There's also going to be a lot of chelate work that's going to come out, and we're going to see, I think, an expansion of that space, which has been pretty... Believe it or not, it's an old space, but not a lot has been done. And I think that expansion will open up some eyeballs when it comes to new compounds.
Oliver Sartor: John, that is absolutely fascinating, and I think we could think deeply about the last three minutes of our conversation and gain a lot, all the way from the dumbbells to the chelations to the PKs, the modulations. You've raised a lot of interesting concepts. We're just about to be closing out, but I wonder if there might be anything else you'd like to say before we finish up? Any particular final words?

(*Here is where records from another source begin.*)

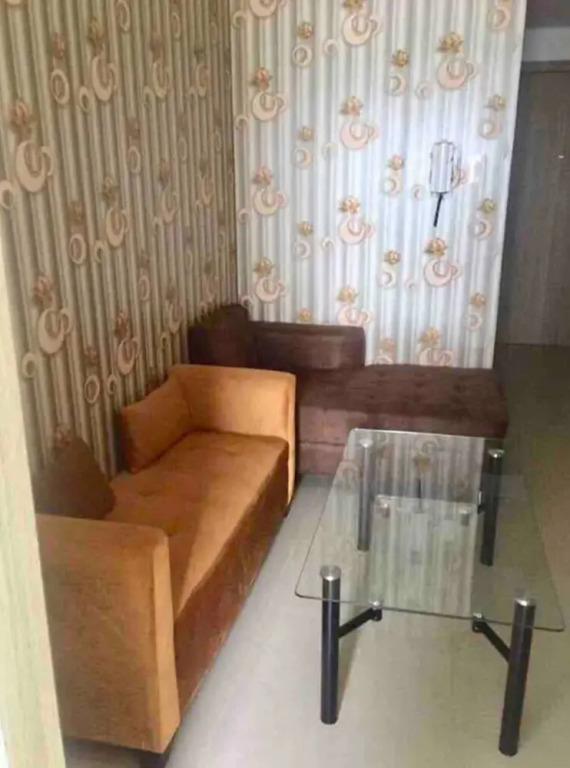 Shore Residences Near Moa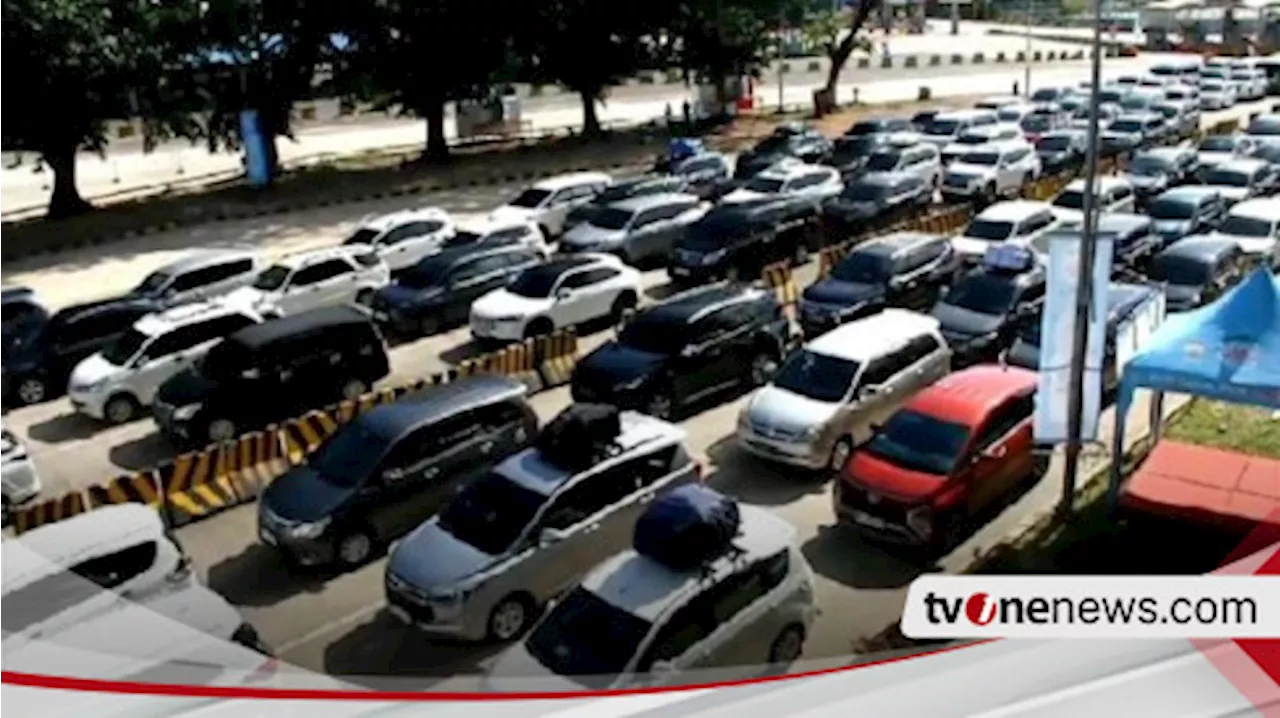 Hari Raya Idulfitri 1445 Hijriah, Ribuan Pemudik Antre Melintasi Dermaga Eksekutif Pelabuhan Bakauheni Menuju Jawa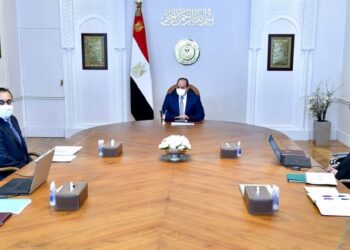 Sisi reviews Awqaf Ministry’s efforts to maximize revenues of Awqaf Authority, train imams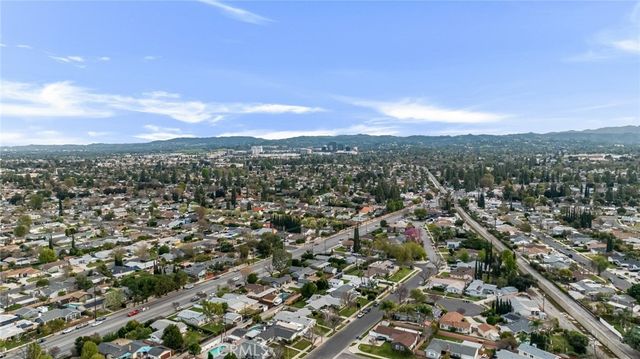 8009 Lena Ave, West Hills, CA 91304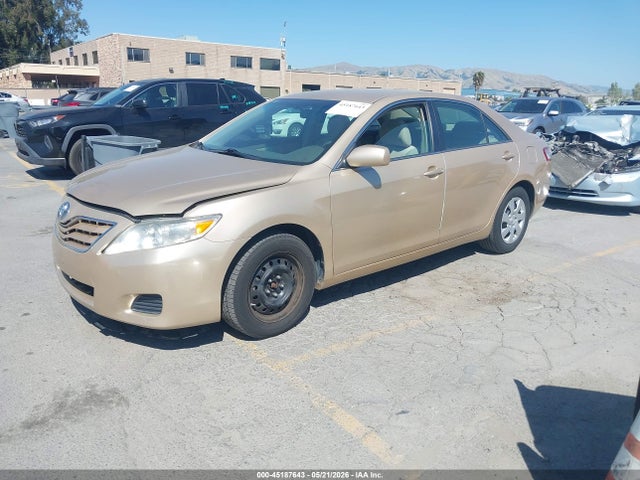 2011 Toyota Camry Le მანქანა იყიდება აუქციონზე, vin: 4T1BF3EKXBU208672, აუქციონის ნომერი: 45187643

John Babich: Well, it has been a pleasure, as always. I think having conversations and dialogue with clinicians and scientists—me being a scientist, you being a clinician scientist—I think these are some of the most fruitful opportunities that we have to actually listen to each other, have good dialogue, dig into the clinical problems, dig into the technical limitations, and how do we expand things. I think there's a lot of opportunity for dialogue in this space, and I think I would encourage that.
Oliver Sartor: Great. Well, thank you. A real pleasure today, John Babich, co-founder and chief scientific officer for Ratio. Thank you for being here today on UroToday.
John Babich: Thank you, Oliver. Good to see you.